Comcast to Sell Prepaid Access Cards for Low-Cost Internet Program

Comcast in the second half of 2013 plans to introduce prepaid “Opportunity Cards” to let not-for-profit organizations, businesses and others buy up to a year of Internet Essentials service for low-income families eligible under the program.

In addition, the MSO has expanded the eligibility criteria to include families with home-schooled kids and those with students in private and parochial schools. That will make nearly 200,000 additional families eligible for Internet Essentials in Comcast’s service area, bringing the total to nearly 2.6 million eligible families, the company estimates.

Comcast is required to offer Internet Essentials -- which costs $9.95 per month (plus tax) for a 3 Mbps downstream and 768 Kbps upstream connection -- through the end of the 2013-14 school year under the terms of the Federal Communications Commission’s approval of its takeover of NBCUniversal.

Since launching Internet Essentials in September 2011, Comcast has enrolled more than 150,000 families, representing a total of 600,000 low-income Americans (including 300,000 children). The cable operator disclosed the updated Internet Essentials figures last week in its second compliance report to the FCC on the NBCU transaction.

The Internet Essentials Opportunity Cards will provide “yet another way to accelerate enrollment by empowering community-based partners, businesses and foundations to help connect families to the Internet,” Comcast said in a statement. Separately, Comcast is testing out a prepaid Internet service in the Philadelphia region that also offers 3 Mbps service for $45 for 30 days or $15 for seven days.

Internet Essentials is available to low-income families with children who are eligible to receive a free or reduced-price school lunch as part of their enrollment in the U.S. Dept. of Agriculture's National School Lunch Program (NSLP).

Comcast is trying to do its part to close the “digital divide,” according to executive vice president and chief diversity officer David Cohen. The MSO sees dramatic differences in broadband adoption in its own footprint: In some higher-income areas more than 90% of households have Internet service while in lower-income areas less than 15% or 20% of households do, he noted in a blog post Tuesday.

“We have more work ahead, as millions of Americans are still on the wrong side of the digital divide,” he wrote.

Cohen cited a Pew Internet & American Life Project study, released last week, that found 79% of students are asked by teachers to access and download assignments from an online site and that 84% of teachers surveyed were concerned about the growing disparities between low- and high-income students and school districts.

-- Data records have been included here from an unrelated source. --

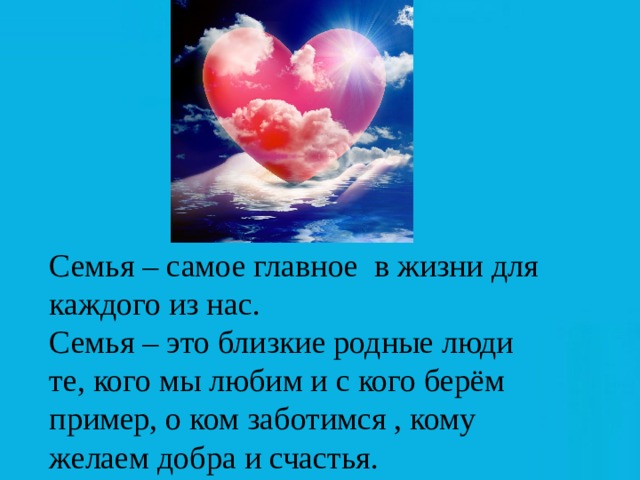 Семья – самое главное  в жизни для каждого из нас.
Семья – это близкие родные люди те, кого мы любим и с кого берём пример, о ком заботимся , кому желаем добра и счастья.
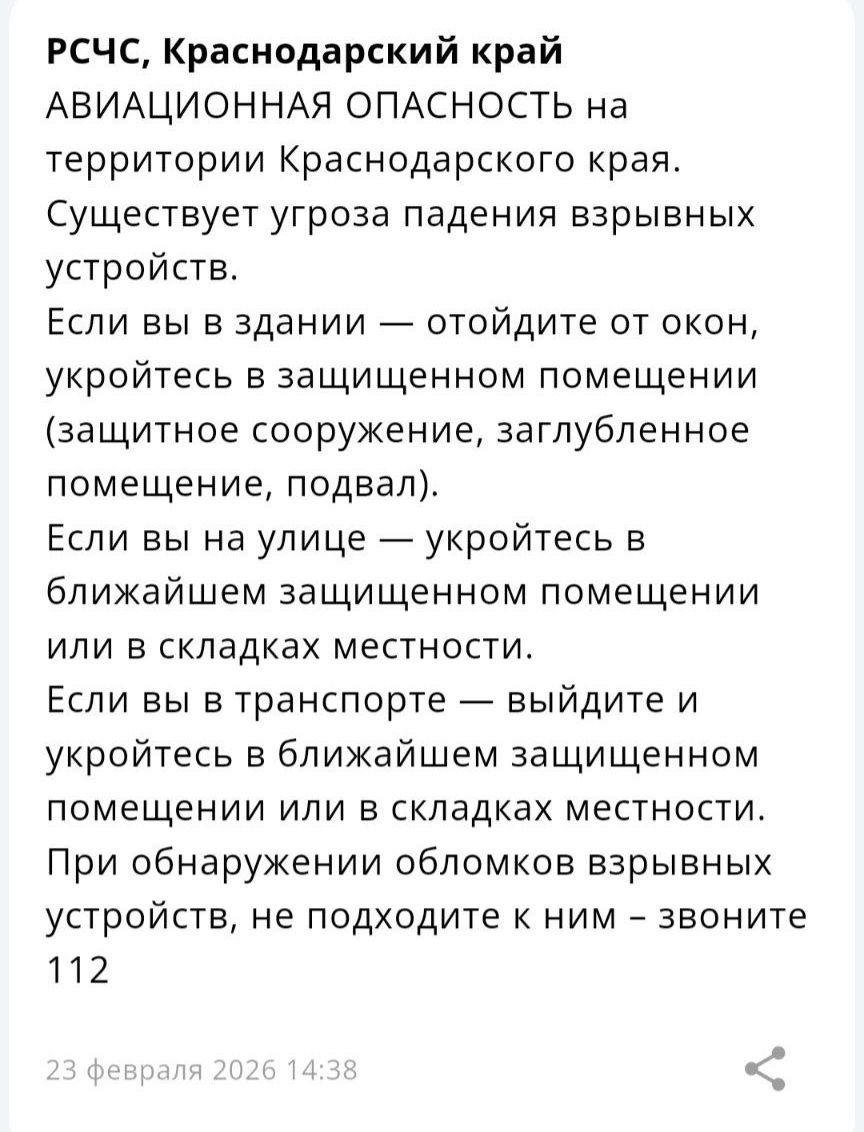 РСЧС, Краснодарский край
АВИАЦИОННАЯ ОПАСНОСТЬ на территории Краснодарского края.
Существует угроза падения взрывных устройств.
Если вы в здании — отойдите от окон, укройтесь в защищенном помещении (защитное сооружение, заглубленное помещение, подвал).
Если вы на улице — укройтесь в ближайшем защищенном помещении или в складках местности.
Если вы в транспорте — выйдите и укройтесь в ближайшем защищенном помещении или в складках местности.
При обнаружении обломков взрывных устройств, не подходите к ним – звоните 112

23 февраля 2026 14:38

Under the program, Comcast has sold more than 15,000 netbooks to Internet Essentials members for $150. This year, the company will expand that to include Internet-ready desktops or laptops, in addition to the netbooks, for less than $150, according to Cohen. “We’ll start a pilot program in Philadelphia and Chicago soon, and we plan to roll it out to additional markets in the months ahead,” he wrote.

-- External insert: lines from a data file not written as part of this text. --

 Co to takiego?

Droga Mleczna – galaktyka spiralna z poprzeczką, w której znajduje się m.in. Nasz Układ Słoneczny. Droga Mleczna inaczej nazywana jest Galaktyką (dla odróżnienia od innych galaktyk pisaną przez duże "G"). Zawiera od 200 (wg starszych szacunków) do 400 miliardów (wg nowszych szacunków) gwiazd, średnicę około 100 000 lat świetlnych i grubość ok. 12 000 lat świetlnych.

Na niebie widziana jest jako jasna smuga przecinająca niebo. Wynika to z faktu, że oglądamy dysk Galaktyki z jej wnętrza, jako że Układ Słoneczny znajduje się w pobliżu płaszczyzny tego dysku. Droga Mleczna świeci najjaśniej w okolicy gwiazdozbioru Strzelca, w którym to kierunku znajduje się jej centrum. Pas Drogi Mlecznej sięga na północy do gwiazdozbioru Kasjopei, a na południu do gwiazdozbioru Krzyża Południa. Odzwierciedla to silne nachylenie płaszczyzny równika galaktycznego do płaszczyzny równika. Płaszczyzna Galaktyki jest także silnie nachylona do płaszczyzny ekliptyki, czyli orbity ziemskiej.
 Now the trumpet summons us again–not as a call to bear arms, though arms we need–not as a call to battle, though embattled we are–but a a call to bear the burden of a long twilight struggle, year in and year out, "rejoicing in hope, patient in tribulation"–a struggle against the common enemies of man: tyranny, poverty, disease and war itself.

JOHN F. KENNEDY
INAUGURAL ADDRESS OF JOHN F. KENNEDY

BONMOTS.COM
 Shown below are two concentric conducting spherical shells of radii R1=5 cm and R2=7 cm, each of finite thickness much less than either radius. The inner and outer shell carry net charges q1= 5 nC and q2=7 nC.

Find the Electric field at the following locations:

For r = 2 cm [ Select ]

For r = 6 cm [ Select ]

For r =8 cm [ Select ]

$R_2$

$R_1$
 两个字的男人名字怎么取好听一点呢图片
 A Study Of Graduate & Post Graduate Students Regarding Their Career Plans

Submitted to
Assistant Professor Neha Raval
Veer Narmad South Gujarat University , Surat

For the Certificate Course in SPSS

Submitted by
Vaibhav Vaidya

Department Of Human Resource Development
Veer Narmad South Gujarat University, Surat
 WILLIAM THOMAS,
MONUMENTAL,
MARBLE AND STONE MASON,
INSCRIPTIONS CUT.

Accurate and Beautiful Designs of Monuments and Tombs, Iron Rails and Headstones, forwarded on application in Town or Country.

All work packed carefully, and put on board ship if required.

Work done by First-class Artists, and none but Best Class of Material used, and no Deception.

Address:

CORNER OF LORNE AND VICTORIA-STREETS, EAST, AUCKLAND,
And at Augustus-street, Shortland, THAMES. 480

Comcast also will introduce the Internet Essentials Gold Medal School District of Excellence Award to recognize the top 15 school districts nationwide in signing up participants. The MSO will give each recognized district 50 laptops for families or schools – in conjunction with “the celebration of Comcast’s 50th anniversary later this year,” the company said -- with winners to be announced in the fall of 2013.

Among Internet Essentials customers, according to Comcast, 86% go online every day and 97% said their children use the service. The most common activity is schoolwork (96%) followed by accessing news and information (89%), social networking (76%), email (73%) and researching healthcare and government services (65%), according to the MSO’s surveys.

According to Comcast, the MSO has received more than 1 million phone calls to its Internet Essentials call center and more than 10,000 people have attended in-person digital literacy training classes held by its community-based partners. In addition, the operator has distributed more than 25 million pieces of Internet Essentials information materials for free to school districts and community partners.

The operator provides more info on Internet Essentials at internetessentials.com for English and internetbasico.com for Spanish. Parents can enroll in the program by calling 855-846-8376 (English) or 855-765-6995 (Spanish).